Of all the things we did, tinting the windows had the biggest impact by far on the inside temperature. The curtains and insulation did helped a lot, and combined it made a world of difference.
These are the major jobs we did to our bus to improve the temperature, however there is plenty more you can do to avoid melting if you don’t have air conditioning, which will really make a difference.
If possible, park your vehicle in a position where it can catch any little breeze. Even a slight one can make a huge difference. A good thing to remember is that it is always a little cooler near water.
If you have hatches or whirly-birds, make fly screen covers for the ceiling and let the hot air escape. Install mozzie screens on doors and windows so that you can take advantage of crossflow ventilation without being eaten alive. We got these magnetic flyscreen curtains from bunnings, only $9.90 per set.

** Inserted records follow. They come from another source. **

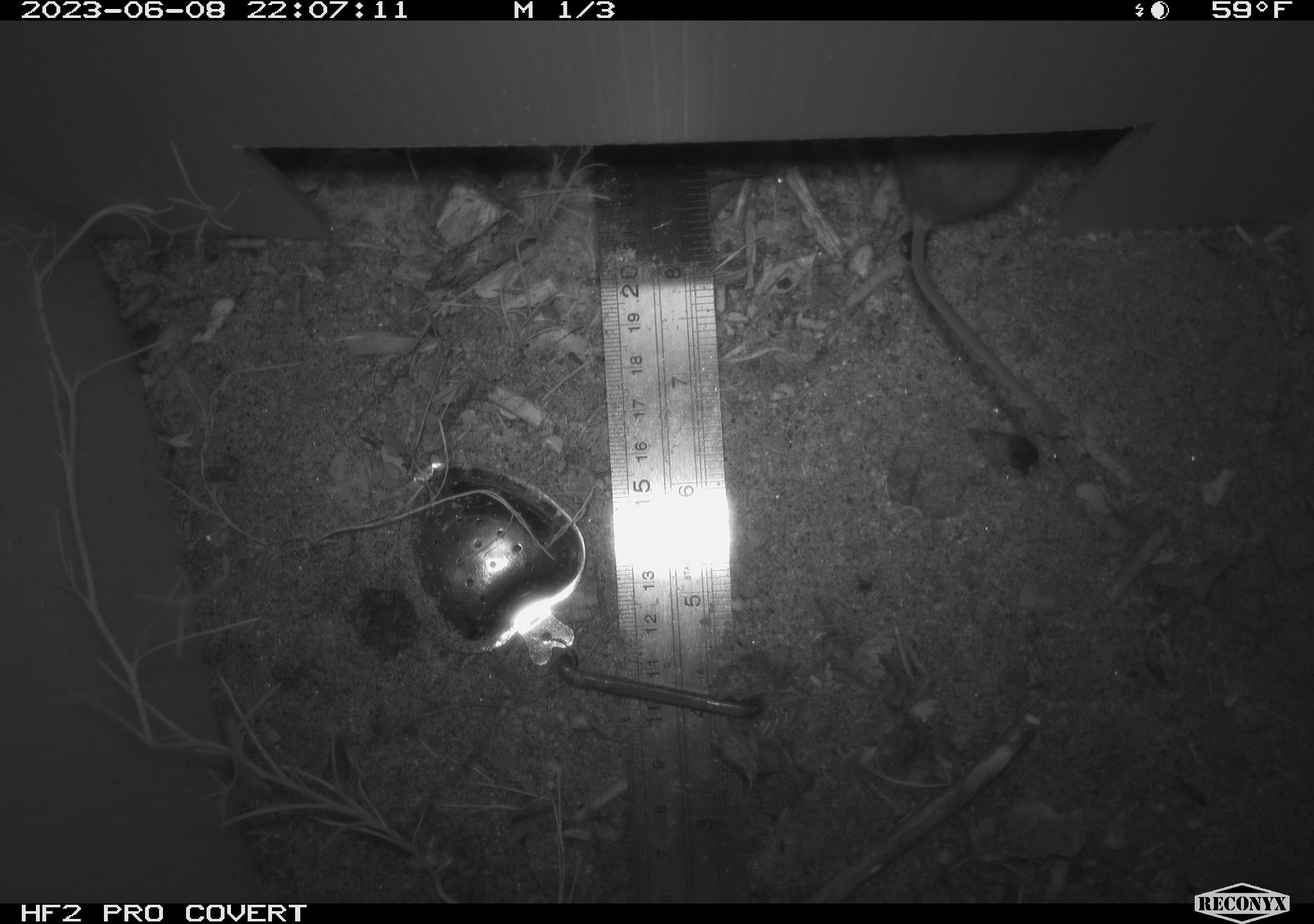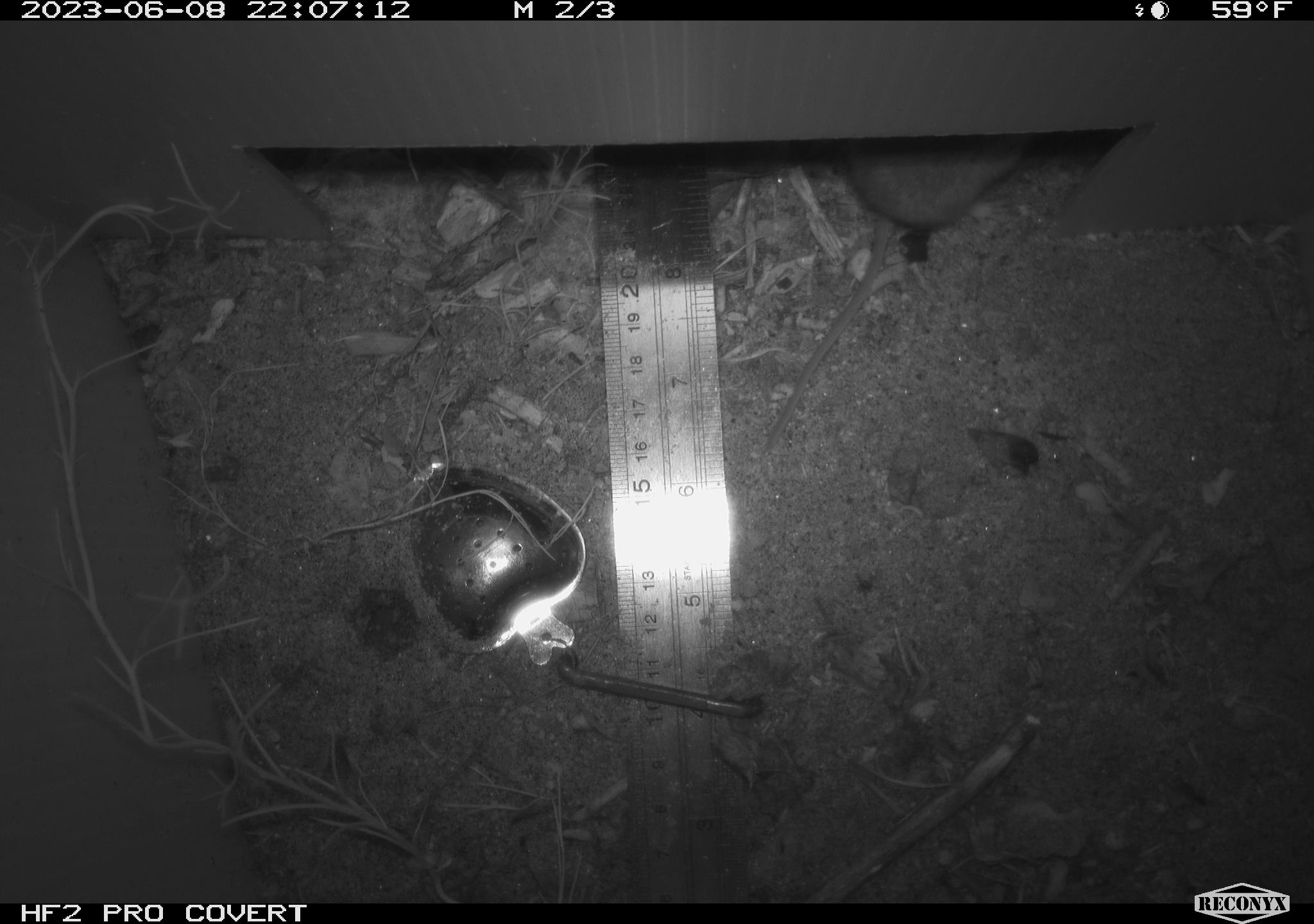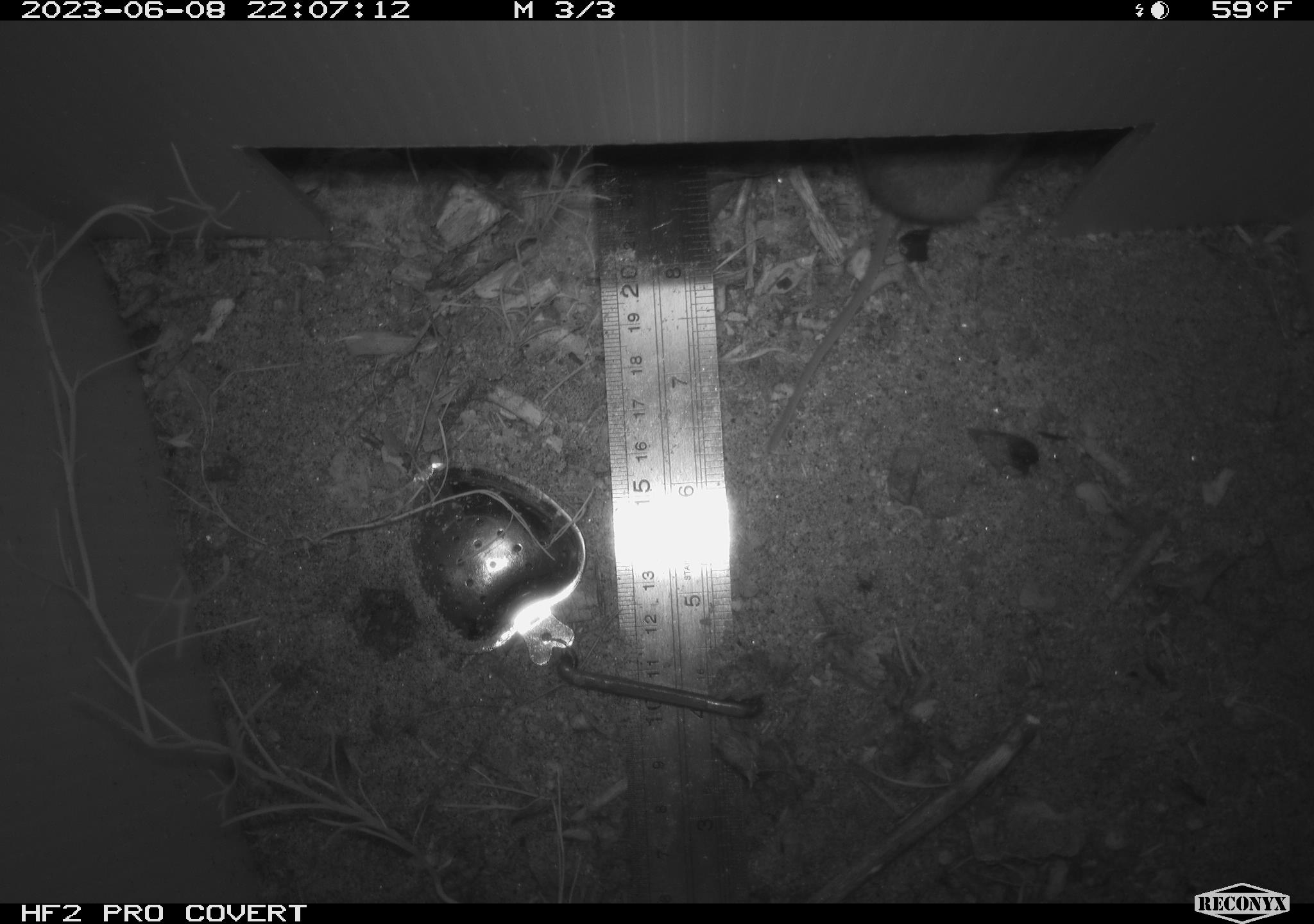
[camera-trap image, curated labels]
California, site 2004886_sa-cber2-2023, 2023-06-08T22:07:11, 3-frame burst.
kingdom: Animalia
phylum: Chordata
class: Mammalia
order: Rodentia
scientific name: Rodentia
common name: mouse species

They fit a standard door and can easily be converted to a bus or RV doorway using velcro.
Portable fans are great and can be charged via solar panels, USB, power banks or battery and are much more energy efficient than conventional 240v ones. We bought the boys one each of these personal fan & light combos for Christmas, and they were fantastic. If you are in the market for one they are currently $16 off via this link. You’re welcome 🙂
To further keep you chilled, a cooling head buff is awesome in the hot weather. It works by evaporation and is chemical free. The advances in textile technology means that it remains up to 30% cooler than your skin temperature. Cool! They are stretchy and can be wrapped in endless ways to keep you temperature down. And they look super cute to 😉
Lastly, if you are not desperate for direct sun to charge solar panels, park up in the shade. Always check the type of trees you are under for white ant activity, or signs that they may be limb droppers ie: lots of large debris around, ‘widow makers’ hanging in trees etc.
Although extreme temps can be uncomfortable, a combination of the above ideas can make a world of difference. We were able to get baby to sleep with the help of a small 12v fan during a record 47+ degree Australian summer heatwave. Having said all that, we plan on saving up and installing reverse cycle airconditioning in our bus before next summer. With all of the work we’ve done to insulate our bus, we will only have to run it on a very low setting which will save precious power from our solar setup.